One perennial issue, which has not yet been addressed, and which is likely to remain an important issue, is the lower uptake of bowel cancer screening in London. Already, several interventions to improve participation are in place (‘pre-invitation letters’, ‘GP-endorsement’, ‘mailed reminders’, etc.). Two interventions, which are not currently implemented, but show promise, are text-message reminders and patient navigation (PN). Evidence from a recent service evaluation, conducted in Southeast London, demonstrated that a combination of text-message reminders and PN facilitated uptake in over 13% of breast screening non-responders. As participants were not randomised, however, the extent to which each intervention improves uptake is not known. Further research is needed to determine whether
these interventions can similarly be used to improve the uptake of bowel cancer screening, and the extent to which each contributes toward the overall impact of the intervention strategy.

Aim
The principal research objectives of this study are to:
1.    Test the effectiveness of text-message reminders to improve participation in bowel cancer screening and,
2.    Test whether a combination of text-message reminders and patient navigation is more effective and cost-effective than using text-message reminders alone.

Method
This study will be a randomised controlled trial with three parallel arms and the participants will be men and women, who are registered with a participating general practice, and have not participated in bowel cancer screening within 13 weeks of being sent an invitation from the programme. Participants will be selected through convenience sampling (i.e. those who are non-participants at the time of the trial will be eligible for inclusion).

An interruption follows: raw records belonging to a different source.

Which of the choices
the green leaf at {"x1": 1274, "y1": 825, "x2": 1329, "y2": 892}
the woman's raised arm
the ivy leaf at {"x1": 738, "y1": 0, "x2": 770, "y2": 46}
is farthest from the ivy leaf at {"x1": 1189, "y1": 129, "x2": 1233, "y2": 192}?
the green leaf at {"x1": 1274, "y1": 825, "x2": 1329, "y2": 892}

Participants will be anyone who is registered with a participating GP practice, located within the London Boroughs of Brent, Ealing, Lambeth, Lewisham, Redbridge and Barking and Dagenham, and has not returned their bowel cancer screening kit during the study period (certain exclusions will be applied; for example, type II objectors will not be included).

The total size of the study will be 2,703, with 901 participants allocated to each group (see A60 for details).The study is expected to last approximately 5 months, from initial GP recruitment to follow-up and statistical analysis.

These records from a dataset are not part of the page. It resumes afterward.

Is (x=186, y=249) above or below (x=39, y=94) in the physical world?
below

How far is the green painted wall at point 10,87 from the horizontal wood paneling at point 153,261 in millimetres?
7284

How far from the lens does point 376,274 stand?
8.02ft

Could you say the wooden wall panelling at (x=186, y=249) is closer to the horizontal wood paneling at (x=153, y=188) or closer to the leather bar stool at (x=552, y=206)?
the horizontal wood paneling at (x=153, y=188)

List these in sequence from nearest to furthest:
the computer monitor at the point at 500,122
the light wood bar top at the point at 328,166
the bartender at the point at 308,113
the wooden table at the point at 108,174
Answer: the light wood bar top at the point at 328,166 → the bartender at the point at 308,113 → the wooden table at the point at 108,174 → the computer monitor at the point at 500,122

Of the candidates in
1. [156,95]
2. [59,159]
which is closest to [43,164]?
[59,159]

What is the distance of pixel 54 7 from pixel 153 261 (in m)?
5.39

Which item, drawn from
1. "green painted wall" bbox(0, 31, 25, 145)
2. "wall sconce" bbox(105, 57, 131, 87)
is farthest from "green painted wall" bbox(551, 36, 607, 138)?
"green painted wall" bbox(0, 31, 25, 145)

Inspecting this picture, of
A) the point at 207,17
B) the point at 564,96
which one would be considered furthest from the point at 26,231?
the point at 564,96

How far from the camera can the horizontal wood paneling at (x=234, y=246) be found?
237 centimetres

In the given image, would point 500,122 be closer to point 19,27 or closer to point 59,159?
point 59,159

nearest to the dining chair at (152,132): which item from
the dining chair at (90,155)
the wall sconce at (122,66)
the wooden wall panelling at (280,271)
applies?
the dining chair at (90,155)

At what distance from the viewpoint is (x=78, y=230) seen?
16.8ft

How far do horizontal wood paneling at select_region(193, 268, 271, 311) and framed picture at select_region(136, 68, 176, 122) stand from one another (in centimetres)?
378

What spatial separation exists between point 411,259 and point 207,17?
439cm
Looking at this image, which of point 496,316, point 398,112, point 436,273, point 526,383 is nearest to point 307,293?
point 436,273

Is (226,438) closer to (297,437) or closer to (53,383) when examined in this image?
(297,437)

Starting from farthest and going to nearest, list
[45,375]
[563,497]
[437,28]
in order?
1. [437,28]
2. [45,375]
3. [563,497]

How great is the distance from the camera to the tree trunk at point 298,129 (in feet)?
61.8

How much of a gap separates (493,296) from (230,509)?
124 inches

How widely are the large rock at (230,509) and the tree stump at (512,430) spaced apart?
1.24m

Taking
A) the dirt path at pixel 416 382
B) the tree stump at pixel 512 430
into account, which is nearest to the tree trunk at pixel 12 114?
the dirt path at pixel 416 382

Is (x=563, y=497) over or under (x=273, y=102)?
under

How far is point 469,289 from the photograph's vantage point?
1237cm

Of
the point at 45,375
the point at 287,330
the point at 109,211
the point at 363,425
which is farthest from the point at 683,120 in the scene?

During the pre-trial period, at week 0, pre-invitation letters will be sent to the potentially eligible participants. At week 1, the screening kit will be dispatched. At week 5, a reminder letter will be sent to the bowel non-responders. At week 13, it will be the end of screening episode, and non-responders will be identified and randomised at this point. These participants will be identified on a weekly basis (for four consecutive weeks) by NHS Digital, who will remove Type-2 objectors, prior to transferring IDs to iPlato via an encrypted cloud-based server. It is anticipated that recruitment of participants will take approximately one month. iPlato will randomise these participants (1:1:1) to receive either: 1) no intervention ('usual care'), 2) a text-message reminder, which will be sent 13 weeks after invitation, followed by additional text-message reminders at 15, 17 and 19 weeks if there is no response, or 3) a text-message reminder, sent 13 weeks after invitation, followed by PN calls at 15, 17 and 19 weeks if there is no response. The end of data accrual is defined as week 24 of the final randomised participants, when the data are returned to NHS Digital, outcomes and demographics are added, and anonymised data returned to UCL. This is the study end date as far as participant procedures are concerned. Statistical analysis of the data will then be conducted by the UCL research team.